- [Extrait à lire]
Messe de Minuit

Mgr Michel Dubost, évêque d’Évry, cathédrale de la Résurrection d’Évry , le 24 décembre 2008
Lectures bibliques : Isaïe 9, 1-6; Tite 2, 11 Luc 2, 1-14-14; – Année B

 

 

Noël : un enfant nous est né, un fils nous a été donné, venez, adorons-le…
Vous avez quitté votre domicile, peut-être vos amis sont-ils en train de réveillonner, vous avez traversé la nuit ; ou bien vous êtes devant votre télévision ou votre ordinateur et votre nuit est celle de la vieillesse, de la maladie, de la prison, du désespoir ou de la solitude… et je n’ai qu’une chose à vous dire : un enfant nous est né, un fils nous a été donné, venez, adorons-le…
Vous avez peut-être, au cœur, des attentes invraisemblables, des imaginations de rencontres, des rêves de victoires improbables, des chimères de rentrées d’argent extraordinaires, des souhaits de succès triomphants… Vous pensez, peut-être, que Dieu peut venir vous sortir de la nuit dans le clinquant d’une fête où il imposerait sa force comme le suggère Isaïe…

Je n’ai qu’un enfant à vous montrer.
Dieu se manifeste par un enfant.
Un enfant qui ne parle pas. Un corps qu’il faut soigner avec douceur.
Tellement de gens disent tellement de choses sur Dieu qu’il est difficile de savoir qui il est – mais ce que je sais, c’est ce qu’il dit par cet enfant : « Je ne suis pas venu pour vous compliquer la vie, je ne suis pas là vous prendre la tête, je suis là pour vous demander de la tendresse. »
Ma mission est de vous dire que Dieu est simple, que la force de Dieu se manifeste par le sourire d’un bébé qui répond à la caresse d’une mère replaçant sa mèche de cheveux.
Ma mission est de vous dire que la force de Dieu, c’est la tendresse.
Voir Dieu autrement conduit au désespoir, au rêve, ou à la violence…
Écoutez la louange des anges, eux ils savent Dieu : « Gloire à Dieu au plus haut des cieux et paix aux hommes qu’il aime. »

- [Votre tâche] Dans l'homélie de la messe de minuit, que dit l'évêque de la force de Dieu dans la phrase qui commence par « Ma mission est de vous dire que la force de Dieu » ?

- [Données extraites]
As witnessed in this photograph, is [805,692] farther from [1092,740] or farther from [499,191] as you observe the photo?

...

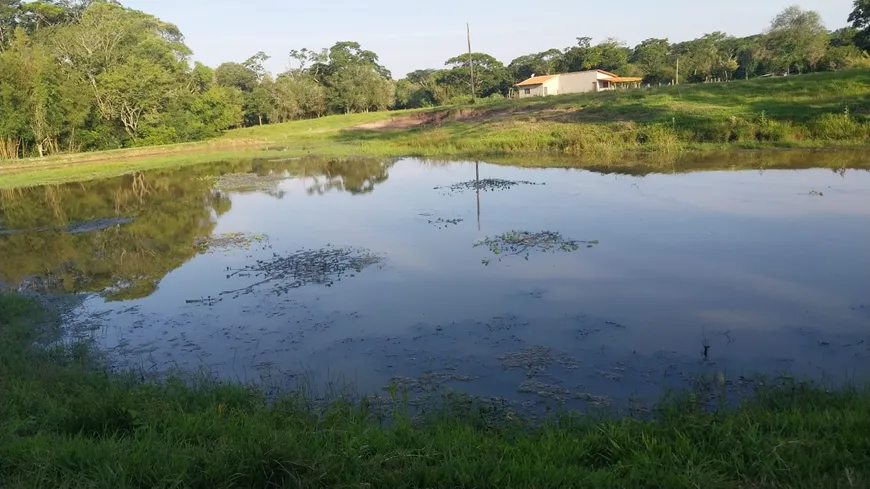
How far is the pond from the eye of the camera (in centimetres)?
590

- [Corrigé détaillé] La force de Dieu, c'est la tendresse.